Room for improvement is recognised
Recent PISA (a worldwide study of 15-year-old students’ capabilities in math, reading and science) data shows that Estonia has done remarkably well in reducing the gap between a student’s socioeconomic background and their access to quality education. Still, Maie Kitsing pointed out some challenges: “We see that the developmental environment of boys as well as students from schools with Russian as the language of instruction needs encouragement.”
Kitsing said the first steps to improve the situation were already done. “We are aware of the differences, we have said it out aloud, teachers have received the information and examined their methods and we are having discussions with researchers,” she explained.
Kitsing added that the question was how the new approach to learning was then implemented in teaching and learning itself. She brought examples of questions that need answers, eg “How can the teacher adjust teaching according to the peculiarity of the student? How can one manage to lead himself or herself? How is the atmosphere at the school? Does it support or exhaust?”
But what the results also show, and what is remarkable, is that in Estonia, the physical learning environment is equal between the cities and out in the countryside. On the one hand, legislation requires it; on the other hand, bright-eyed people always find a way to achieve good conditions. One such positive example is the school in Mõniste.
Hobby education supports learning
In the bigger towns, there are a lot of different hobby schools where children can attend according to their interests. In the countryside, hobby groups mostly meet at the schools.
Maarika Niidumaa, the principal of Mõniste school, said they had had 10-15 different hobby groups in recent years. The school, located in Võru County, southeastern Estonia, offers their students the possibility to attend different groups, from ballroom dance to woodwork and from floorball to robotics.
Niidumaa noted that schools and local authorities in the countryside had been working extensively to create such possibilities for children and youth, no matter how small the village in which they live. “Sometimes it is said that education is expensive but, I think, if we look at the bigger picture, even if one child attends the group and finds a hobby for her or himself, the money is well spent. Children and youngsters need hobbies, so that they can avoid bad habits,” she added.
Furthermore, if the child has access to primary level hobby education, they can find something they really love and are talented at. Niidumaa cited an example from ballroom dance: “Some children who were more interested in dancing started going to training in Võru city, which is 40 kilometres (25 miles) from Mõniste. One of them has reached the World Championships!”

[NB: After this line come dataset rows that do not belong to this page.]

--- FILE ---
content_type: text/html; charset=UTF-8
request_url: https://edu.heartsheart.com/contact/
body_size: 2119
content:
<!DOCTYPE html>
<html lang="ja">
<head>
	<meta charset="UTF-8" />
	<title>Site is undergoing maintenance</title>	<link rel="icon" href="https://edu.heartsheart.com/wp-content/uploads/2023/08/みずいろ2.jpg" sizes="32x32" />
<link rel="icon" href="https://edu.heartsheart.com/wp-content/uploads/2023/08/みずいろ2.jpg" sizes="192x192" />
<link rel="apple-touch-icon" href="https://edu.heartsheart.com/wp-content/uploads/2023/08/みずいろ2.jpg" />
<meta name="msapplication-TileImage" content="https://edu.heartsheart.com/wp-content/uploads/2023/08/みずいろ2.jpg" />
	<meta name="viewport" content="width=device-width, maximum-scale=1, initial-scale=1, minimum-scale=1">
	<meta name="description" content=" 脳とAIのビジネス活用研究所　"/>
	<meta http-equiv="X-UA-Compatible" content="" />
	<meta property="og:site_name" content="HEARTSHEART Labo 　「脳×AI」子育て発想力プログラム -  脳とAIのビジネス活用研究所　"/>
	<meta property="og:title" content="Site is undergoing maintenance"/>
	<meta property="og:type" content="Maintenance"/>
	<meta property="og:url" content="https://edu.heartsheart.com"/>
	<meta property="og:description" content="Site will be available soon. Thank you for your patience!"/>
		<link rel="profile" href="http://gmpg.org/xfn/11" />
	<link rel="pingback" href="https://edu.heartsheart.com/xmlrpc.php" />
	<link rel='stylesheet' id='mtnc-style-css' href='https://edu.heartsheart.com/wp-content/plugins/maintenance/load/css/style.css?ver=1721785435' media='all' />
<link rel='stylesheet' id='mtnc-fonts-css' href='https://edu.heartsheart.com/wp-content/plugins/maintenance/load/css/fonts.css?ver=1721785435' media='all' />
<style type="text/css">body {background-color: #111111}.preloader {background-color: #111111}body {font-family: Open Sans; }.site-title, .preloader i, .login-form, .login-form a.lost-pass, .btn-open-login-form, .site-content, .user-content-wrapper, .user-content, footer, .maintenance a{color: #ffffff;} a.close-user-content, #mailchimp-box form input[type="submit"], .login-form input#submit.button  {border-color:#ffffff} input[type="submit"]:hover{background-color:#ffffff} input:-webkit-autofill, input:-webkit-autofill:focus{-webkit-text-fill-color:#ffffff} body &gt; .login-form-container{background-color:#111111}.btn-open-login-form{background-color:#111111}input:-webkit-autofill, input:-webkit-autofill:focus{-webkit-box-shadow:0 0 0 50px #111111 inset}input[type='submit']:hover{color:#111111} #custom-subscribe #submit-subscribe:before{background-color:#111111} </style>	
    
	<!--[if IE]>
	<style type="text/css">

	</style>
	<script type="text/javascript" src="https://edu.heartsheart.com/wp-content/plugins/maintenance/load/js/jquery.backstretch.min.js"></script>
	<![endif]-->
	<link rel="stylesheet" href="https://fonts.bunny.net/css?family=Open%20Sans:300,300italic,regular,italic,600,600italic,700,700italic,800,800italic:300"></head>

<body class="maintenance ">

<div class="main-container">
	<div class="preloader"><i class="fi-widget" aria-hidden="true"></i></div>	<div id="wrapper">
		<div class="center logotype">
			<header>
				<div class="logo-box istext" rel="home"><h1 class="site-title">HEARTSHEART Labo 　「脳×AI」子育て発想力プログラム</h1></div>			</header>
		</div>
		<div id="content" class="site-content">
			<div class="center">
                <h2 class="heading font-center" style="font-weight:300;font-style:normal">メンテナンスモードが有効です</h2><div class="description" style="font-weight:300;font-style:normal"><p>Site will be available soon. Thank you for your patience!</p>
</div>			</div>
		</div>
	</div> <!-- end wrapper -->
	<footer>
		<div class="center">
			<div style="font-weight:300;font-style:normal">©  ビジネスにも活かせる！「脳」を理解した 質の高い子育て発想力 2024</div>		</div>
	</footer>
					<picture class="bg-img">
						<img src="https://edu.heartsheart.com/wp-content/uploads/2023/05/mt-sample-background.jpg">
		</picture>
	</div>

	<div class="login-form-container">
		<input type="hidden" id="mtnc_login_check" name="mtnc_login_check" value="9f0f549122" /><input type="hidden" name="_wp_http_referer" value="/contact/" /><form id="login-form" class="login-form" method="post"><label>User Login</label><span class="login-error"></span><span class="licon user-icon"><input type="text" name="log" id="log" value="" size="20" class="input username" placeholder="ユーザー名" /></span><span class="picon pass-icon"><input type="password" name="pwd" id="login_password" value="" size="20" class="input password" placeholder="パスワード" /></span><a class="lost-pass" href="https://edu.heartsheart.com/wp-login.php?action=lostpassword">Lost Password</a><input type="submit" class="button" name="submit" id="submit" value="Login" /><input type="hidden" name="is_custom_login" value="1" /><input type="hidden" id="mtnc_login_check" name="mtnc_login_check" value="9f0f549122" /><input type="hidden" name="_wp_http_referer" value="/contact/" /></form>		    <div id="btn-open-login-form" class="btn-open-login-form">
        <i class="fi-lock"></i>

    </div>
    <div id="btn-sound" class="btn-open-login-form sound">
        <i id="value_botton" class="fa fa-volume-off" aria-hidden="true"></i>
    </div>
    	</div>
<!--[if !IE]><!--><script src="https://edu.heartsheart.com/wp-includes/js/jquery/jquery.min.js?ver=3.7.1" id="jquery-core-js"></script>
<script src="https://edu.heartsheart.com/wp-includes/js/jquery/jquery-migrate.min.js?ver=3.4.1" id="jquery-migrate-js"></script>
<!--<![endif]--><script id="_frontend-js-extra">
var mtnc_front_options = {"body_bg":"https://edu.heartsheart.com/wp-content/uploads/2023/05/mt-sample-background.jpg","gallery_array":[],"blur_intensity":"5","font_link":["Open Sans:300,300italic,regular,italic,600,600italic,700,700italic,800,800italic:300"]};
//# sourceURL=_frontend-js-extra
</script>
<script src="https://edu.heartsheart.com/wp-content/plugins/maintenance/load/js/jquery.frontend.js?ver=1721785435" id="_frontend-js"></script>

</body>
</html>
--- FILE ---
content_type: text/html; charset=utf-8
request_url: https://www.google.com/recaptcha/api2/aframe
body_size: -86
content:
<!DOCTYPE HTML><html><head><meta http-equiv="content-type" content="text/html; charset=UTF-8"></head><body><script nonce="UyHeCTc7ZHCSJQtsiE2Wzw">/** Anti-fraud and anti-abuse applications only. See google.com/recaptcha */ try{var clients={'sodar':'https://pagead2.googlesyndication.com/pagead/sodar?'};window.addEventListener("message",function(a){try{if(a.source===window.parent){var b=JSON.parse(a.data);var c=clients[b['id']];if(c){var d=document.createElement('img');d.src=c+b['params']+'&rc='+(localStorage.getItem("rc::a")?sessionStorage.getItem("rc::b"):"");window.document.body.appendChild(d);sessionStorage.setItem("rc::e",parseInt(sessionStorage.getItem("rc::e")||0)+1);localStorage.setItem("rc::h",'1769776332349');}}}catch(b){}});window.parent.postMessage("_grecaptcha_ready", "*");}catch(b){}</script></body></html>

Niidumaa also said that, very often, hobby education had the same goals as the national curriculum. She raised the example of “Home Daughters and Young Eagles”, whose activities were good for social skills and patriotic upbringing – the same criteria named in the curriculum.
Thanks to the support of the state and local authorities, the hobby groups can be cost-free to students. “It is extremely important for children to have equal opportunities, no matter the possibilities and values of the families,” Niidumaa underlined. And that is why all the students of Mõniste school visit the ballet at least once during their studies.
To sum up, equity in education within Estonia is formed by a complex approach; social support for families, a challenging learning environment that supports the special needs of the student and enabled hobby education for all children, none of which depends on the material wealth of the family.